Si bien Cormac nació en el estado norteño y cosmopolita de Rhode Island, su familia se mudó a Tennessee cuando el pequeño tenía alrededor de 4 años. Padres irlandeses y católicos. Seis niños. Dieron un par de vueltas por el valle y, una vez que el viejo McCarthy consiguió trabajo como abogado en una compañía de electricidad, se instalaron en una casa del sur de Knoxville. «Se nos consideraba ricos porque todas las personas que nos rodeaban vivían en chozas de una o dos habitaciones», dijo Cormac. Por cierto, entonces todavía se llamaba Charles y ya se había convertido en monaguillo de la Iglesia de la Inmaculada Concepción. La sangre tira. Dios también.
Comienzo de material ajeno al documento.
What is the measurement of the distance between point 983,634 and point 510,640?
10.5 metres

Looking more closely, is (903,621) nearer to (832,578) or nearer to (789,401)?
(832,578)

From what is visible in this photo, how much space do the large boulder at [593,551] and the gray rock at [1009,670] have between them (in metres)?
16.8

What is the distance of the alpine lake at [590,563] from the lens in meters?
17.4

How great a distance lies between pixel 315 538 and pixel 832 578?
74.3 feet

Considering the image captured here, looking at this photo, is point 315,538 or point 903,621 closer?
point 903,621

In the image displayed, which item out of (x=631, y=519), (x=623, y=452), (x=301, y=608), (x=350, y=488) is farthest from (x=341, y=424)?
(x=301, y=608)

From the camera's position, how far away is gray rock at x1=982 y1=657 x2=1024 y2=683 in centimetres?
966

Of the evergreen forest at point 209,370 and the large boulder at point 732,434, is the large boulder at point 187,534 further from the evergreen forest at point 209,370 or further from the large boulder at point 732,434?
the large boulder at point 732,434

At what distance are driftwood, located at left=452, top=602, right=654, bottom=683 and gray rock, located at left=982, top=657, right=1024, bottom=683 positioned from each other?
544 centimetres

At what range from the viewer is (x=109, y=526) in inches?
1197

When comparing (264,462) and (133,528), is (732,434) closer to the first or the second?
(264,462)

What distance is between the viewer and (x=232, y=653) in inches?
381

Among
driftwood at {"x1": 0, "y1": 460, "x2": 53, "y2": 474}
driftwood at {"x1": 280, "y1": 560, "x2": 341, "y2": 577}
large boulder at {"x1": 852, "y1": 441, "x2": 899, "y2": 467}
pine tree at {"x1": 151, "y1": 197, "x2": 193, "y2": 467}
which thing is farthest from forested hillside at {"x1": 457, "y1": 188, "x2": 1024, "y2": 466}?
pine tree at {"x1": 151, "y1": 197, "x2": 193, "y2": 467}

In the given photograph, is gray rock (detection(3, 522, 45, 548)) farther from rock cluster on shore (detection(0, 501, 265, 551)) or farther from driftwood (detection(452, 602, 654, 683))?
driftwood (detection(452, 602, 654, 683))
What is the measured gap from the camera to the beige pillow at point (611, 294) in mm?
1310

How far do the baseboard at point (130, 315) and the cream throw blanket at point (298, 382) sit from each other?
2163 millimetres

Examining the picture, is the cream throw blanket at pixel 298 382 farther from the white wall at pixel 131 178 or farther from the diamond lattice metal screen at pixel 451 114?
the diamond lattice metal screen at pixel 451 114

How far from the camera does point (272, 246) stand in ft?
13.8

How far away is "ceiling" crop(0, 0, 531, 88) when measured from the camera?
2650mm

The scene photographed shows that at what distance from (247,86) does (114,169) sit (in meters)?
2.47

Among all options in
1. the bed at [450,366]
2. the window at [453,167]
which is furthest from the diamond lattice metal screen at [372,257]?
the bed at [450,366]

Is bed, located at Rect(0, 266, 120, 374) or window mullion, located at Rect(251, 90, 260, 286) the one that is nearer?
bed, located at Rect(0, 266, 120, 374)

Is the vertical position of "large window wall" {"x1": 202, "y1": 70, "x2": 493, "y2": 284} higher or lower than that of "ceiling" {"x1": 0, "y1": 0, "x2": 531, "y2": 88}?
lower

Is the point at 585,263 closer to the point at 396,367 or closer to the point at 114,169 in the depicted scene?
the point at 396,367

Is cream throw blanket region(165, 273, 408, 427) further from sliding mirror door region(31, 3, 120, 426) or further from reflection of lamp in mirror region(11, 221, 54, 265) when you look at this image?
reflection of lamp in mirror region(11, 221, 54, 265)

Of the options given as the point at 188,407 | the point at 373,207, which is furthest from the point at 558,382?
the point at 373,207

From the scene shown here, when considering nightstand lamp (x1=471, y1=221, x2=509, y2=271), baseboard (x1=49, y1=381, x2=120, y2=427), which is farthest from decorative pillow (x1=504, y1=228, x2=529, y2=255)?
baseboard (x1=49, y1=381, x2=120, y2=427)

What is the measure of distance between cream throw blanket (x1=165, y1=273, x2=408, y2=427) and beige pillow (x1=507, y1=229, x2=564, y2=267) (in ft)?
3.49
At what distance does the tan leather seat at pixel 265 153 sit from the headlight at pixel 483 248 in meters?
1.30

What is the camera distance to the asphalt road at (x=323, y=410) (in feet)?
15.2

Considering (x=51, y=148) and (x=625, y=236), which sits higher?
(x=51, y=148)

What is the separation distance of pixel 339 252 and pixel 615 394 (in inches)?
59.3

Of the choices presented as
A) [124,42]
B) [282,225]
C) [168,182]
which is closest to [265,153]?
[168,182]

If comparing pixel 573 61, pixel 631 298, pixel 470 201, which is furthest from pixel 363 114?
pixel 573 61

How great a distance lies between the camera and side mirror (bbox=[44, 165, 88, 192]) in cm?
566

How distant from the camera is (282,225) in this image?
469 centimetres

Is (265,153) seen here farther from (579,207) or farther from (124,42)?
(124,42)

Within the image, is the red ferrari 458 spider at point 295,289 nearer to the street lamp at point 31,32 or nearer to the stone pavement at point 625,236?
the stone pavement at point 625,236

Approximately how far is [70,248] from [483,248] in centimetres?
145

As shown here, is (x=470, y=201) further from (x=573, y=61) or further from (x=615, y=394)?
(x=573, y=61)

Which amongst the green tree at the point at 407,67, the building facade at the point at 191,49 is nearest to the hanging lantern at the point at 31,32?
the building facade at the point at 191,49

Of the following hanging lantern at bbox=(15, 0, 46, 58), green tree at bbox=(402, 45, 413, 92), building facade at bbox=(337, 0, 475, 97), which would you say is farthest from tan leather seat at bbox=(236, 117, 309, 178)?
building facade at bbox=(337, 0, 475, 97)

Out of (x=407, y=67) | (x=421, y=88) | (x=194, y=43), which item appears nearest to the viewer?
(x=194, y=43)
Hasta aquí, todo normal. El inesperado giro de los acontecimientos se produjo inmediatamente después de su salida del colegio. Todo parece indicar que se anotó en la Universidad de Tennessee, pero abandonó sus estudios para alistarse en la fuerza aérea. Era 1953. Guerra Fría y objetos voladores no identificados. Los trenes llevando su última mercancía del siglo XX. En algún punto, el Ejército lo envió a Alaska y allí lo dejó por dos años. Les salió el tiro por la culata: mandaron un pibe inquieto para conducir un programa de radio en la base militar y terminó volviendo un escritor. En su temporada de aislamiento, Cormac comenzó seriamente a leer y casi como acto reflejo se puso a escribir. Lo que salió de adentro, a juzgar por sus primeros escritos, asustó a todo el mundo. Menos, por supuesto, a Albert Erskine, el editor de Random House que acompañó a William Faulkner hasta su muerte.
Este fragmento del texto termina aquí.